Google App Engine Java and GWT Application Development
This book is designed to give developers the tools they need to build their own Google
App Engine (GAE) with Google Web Toolkit (GWT) applications, with a particular
focus on some of the technologies useful for building social-media-oriented applications.
The book is centered on a GAE + GWT Java application called Connectr, which is
developed throughout the chapters and demonstrates, by example, the use of the
technologies described in the book. The application includes social-media information
gathering and aggregation activities and incorporates the use of many App Engine
services and APIs, as well as GWT design patterns and widget examples.

Several stages of the Connectr application are used throughout the book as features are
added to the app. Code is included with the book for all application stages, and each
chapter indicates the stage used.

GWT Articles & Books

What This Book Covers

Chapter 1, Introduction, introduces the approaches and technology covered in the book,
and discusses what lies ahead.

Chapter 2, Using Eclipse and the Google Plugin, describes the basics of setting up a
project using the Eclipse IDE and Google’s GWT/GAE plugin. Topics include defining,
compiling and running an Eclipse GWT/GAE project, and using the GWT developer
browser plugin with the interactive debugger. The chapter also covers how to set up an
App Engine account and create applications, and how to deploy an app to App Engine
and access its Admin Console.

Chapter 3, Building The Connectr User Interface with GWT, focuses on GWT, and
building the first iteration of the Connectr application’s frontend. The chapter looks at
how to specify widgets, with a focus on declarative specification using GWT‘s UIBinder
and using the GWT RPC APifor server-side communication.

Chapter 4, Persisting Data: The App Engine Datastore, covers Datastore basics. In the
process, the first iteration of Connectr’s server-side functionality is built. The chapter
looks at how the Datastore works, and the implications of its design for your data models
and code development. It covers how to use Java Data Objects (JDO) as an interface to
the Datastore and how to persist and retrieve Datastore entities.

Chapter 5, JDO Object Relationships and Queries, builds on the topics of Chapter 4. It
describes how to build and manage JDO objects that have relationships to each other,
such as one-to-many and one-to-one parent-child relationships.

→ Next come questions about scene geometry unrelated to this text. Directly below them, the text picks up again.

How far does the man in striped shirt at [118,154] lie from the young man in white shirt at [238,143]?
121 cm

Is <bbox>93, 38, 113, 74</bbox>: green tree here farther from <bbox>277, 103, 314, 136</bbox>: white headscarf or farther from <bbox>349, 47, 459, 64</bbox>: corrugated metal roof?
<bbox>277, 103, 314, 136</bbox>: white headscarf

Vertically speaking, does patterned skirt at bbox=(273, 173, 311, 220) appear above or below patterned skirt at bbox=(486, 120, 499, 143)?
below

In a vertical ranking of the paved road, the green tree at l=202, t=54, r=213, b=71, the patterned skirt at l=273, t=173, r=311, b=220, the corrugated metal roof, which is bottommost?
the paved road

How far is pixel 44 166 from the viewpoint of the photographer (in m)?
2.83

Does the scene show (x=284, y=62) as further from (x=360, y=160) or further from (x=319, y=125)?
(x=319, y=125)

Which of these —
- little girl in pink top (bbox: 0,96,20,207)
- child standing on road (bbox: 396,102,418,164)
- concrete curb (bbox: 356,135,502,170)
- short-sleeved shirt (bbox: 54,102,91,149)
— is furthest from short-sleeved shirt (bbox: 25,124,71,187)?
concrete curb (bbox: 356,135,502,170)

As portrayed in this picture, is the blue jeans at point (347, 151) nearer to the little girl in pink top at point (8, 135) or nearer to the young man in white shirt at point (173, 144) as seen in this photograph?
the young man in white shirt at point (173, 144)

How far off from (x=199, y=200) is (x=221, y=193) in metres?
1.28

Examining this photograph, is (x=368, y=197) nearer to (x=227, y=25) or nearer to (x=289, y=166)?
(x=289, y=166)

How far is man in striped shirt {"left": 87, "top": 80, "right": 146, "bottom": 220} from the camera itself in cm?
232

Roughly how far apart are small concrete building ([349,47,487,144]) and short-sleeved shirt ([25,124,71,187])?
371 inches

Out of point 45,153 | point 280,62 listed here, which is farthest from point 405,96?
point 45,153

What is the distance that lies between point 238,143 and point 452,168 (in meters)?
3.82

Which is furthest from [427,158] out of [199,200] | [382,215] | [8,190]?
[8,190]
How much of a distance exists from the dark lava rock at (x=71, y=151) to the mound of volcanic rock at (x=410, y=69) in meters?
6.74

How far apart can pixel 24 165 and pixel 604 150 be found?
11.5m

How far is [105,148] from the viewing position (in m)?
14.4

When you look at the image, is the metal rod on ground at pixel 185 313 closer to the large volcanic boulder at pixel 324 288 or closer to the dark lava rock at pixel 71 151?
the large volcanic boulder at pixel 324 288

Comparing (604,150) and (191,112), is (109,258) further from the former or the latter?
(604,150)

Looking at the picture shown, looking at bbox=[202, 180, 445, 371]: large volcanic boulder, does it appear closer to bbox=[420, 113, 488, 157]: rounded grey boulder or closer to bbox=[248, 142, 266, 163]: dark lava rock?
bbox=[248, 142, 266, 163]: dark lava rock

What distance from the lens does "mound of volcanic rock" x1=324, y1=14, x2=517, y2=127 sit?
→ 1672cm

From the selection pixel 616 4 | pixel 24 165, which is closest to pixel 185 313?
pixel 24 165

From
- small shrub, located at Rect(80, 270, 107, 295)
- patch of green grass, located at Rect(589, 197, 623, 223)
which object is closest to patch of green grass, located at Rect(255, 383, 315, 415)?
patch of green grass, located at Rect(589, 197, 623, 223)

It also covers how to
query the Datastore, and the important role that Datastore indexes play in this process.

Chapter 6, Implementing MVP, an Event Bus and Other GWT Patterns, builds on the
client-side code of Chapter 3, and shows how to make the frontend code modular and
extensible. It accomplishes this via use of the MVP (Model-View-Presenter) and Event
Bus design patterns, history/bookmark management, and an RPC abstraction, which
supports call retries and progress indicators.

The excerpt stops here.